“No funny business or I put a bullet in you right here,” I say, voice flat.
He raises his hands in surrender, backing away from the glass. Arman appears in the next room, eyes hard but unafraid, stopping in the doorway.
“Hands where I can see them,” Maksim orders, sweeping the room for any others.
Arman’s eyes flick from Maksim to me. “Are you here to kill me?” he asks, voice steady.
I shake my head, lowering the barrel just a hair. “You raised Nadya. You’re the reason she’s the person she is. I’m not here to hurt you, Arman. I’m here for help.”
He studies me for a long moment, weighing my words, then nods once, slow and resigned.
Rifat’s whisper breaks through my focus as we watch the guards from our hiding place. “You know, I never understood one thing—how did you find us that night?”
I allow myself a small smirk as I edge forward. “Simple. I put a tracking device in your car.”
Rifat shakes his head, barely hiding a smile of his own, and I move out of the shadows, eyes fixed on the path ahead, ready for whatever comes next.
We slip forward, pressed tight against the hull as the ship groans above and below us, every shadow shifting with the movement of men. Arman signals us to fan out. I move ahead, biting down against the pain in my thigh, my heart beating louder than my footsteps.
The two guards ahead are talking, oblivious, their rifles slung too casual for the kind of night this is. I duck under a pipe, catch Arman’s eye, and we move as one. He takes the man on the left. I come up behind the right, clapping a hand over his mouth and dragging him back into the darkness. He thrashes—an elbow catches my wound and I almost drop him, but rage steadies me. I slam his head against the steel bulkhead and he goes limp, body crumpling.
Arman dispatches his man with brutal efficiency. Rifat follows, covering us as we drag both bodies behind a crate, out of sight.
We don’t speak. Every noise could bring more. We press on.
A clang from above. I look up and catch the glint of a gun barrel, barely a silhouette. I gesture—Arman covers the ladder, Rifat moves left, and I take the right, scaling up onto the next deck with a grunt of pain.
Suddenly, a figure lunges from the darkness. I don’t see the knife until it’s almost in my side. I twist, catching the blade on my forearm, the edge biting through my sleeve but not deep. I grab the attacker’s wrist, wrench hard, and knee him in the gut. He crumples, gasping. Rifat finishes him with a sharp blow to the head.

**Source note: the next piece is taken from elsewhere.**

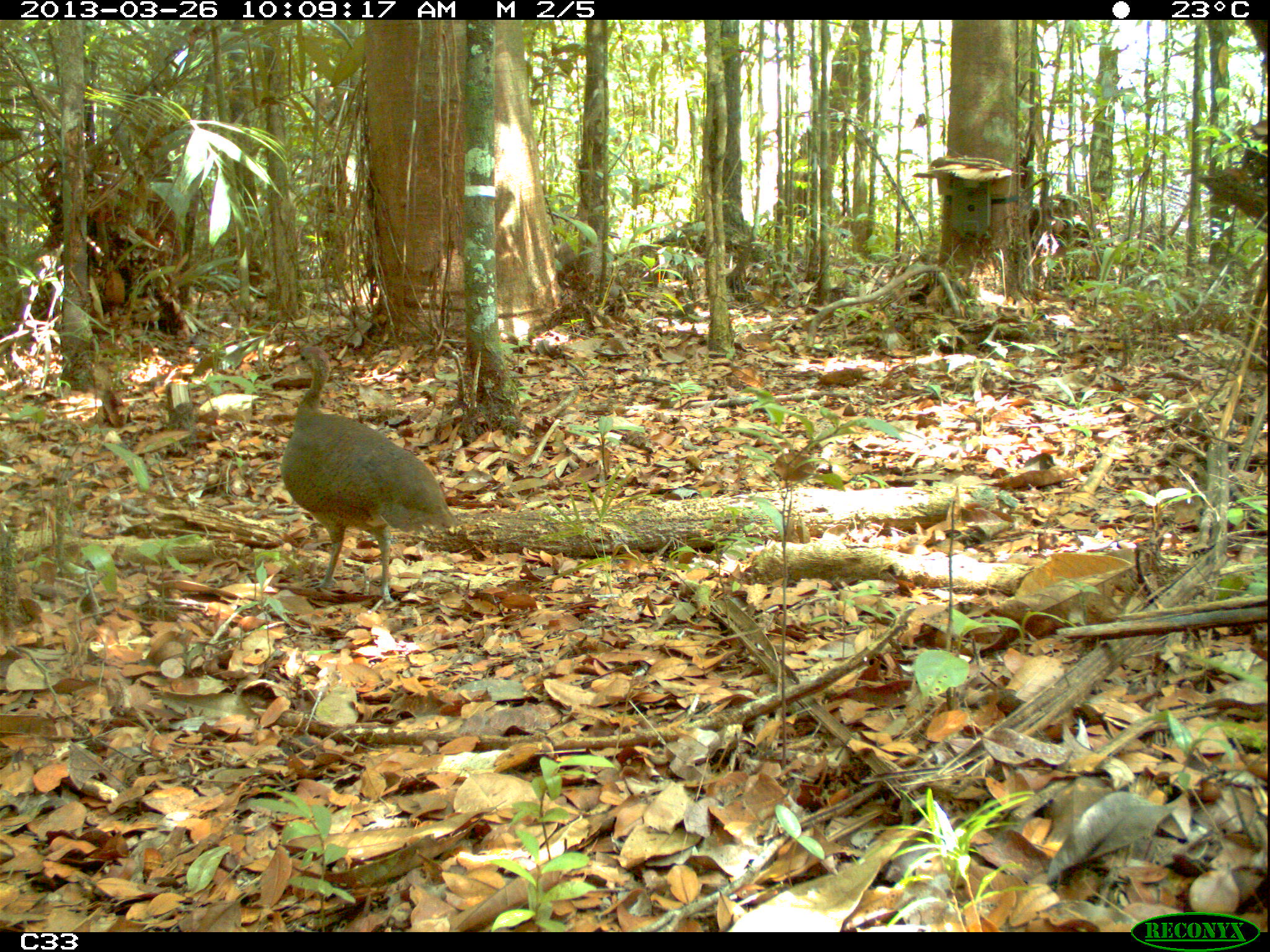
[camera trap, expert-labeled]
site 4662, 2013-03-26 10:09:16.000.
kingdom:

We pause, listening. A distant cry echoes through the hull. I freeze—Nikolai? Nadya?
Arman’s hand on my shoulder brings me back. “This way.”

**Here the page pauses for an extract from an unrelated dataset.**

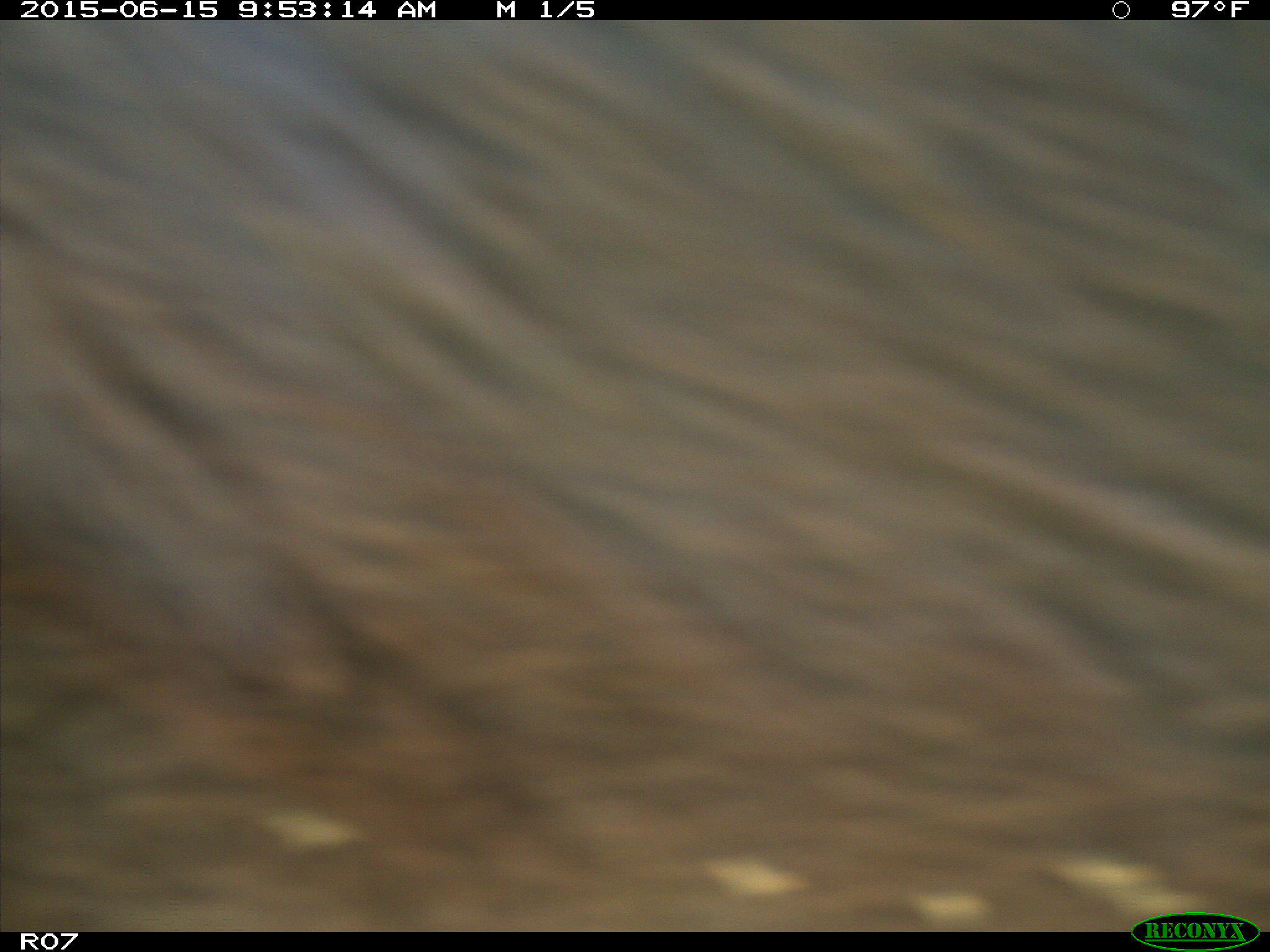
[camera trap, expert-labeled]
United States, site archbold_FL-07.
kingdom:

We move fast now, following the maze of corridors, past flaking paint and leaking pipes. There’s blood smeared on a door handle up ahead. My heart hammers. I push inside and the smell of old sweat and iron fills my nose.
Maksim is there, slumped against the wall, head lolling. I drop to my knees beside him, checking his pulse. Still breathing. No gunshot wound, just a purple welt forming above his temple. Someone knocked him out, but didn’t finish the job.
I pat his cheek. “Maksim,” I whisper, urgent. “Come on. Wake up.”
He groans, eyelids fluttering.
Arman steps over, scanning the corners. “What happened?”
“No idea.” I glance back to the hall, remembering the gunshot I heard earlier. The memory needles at me. There’s no blood on Maksim, no sign of a struggle. Where the hell did that shot come from?
Rifat covers the door, keeping us shielded. I grab Maksim by the collar, hauling him upright. He blinks, unfocused but alive.
There’s no time to linger.
We leave Maksim propped against the wall, still dazed but breathing. There’s no time to argue or drag him along. Rifat checks the rear, Arman gestures for me to move. Every step down the corridor grates on my nerves, the regret twisting deeper in my gut.
I can’t stop thinking about the decision that put Nadya in here alone. The plan had never sat right with me. I can hear her voice as if she’s right beside me…
“I don’t like this,” I say, my hand tight on the encrypted receiver, staring out my apartment window as the city lights blink back, uncaring. “I should be there, with you.”
“It’s a trap, Konstantin. You know it is,” she replies, her voice steady, but underneath I hear the fear she won’t show anyone else. “That’s why I have to go alone.”
“That’s exactly why you shouldn’t,” I say, anger and worry vying in my throat. “You’re not alone in this anymore.”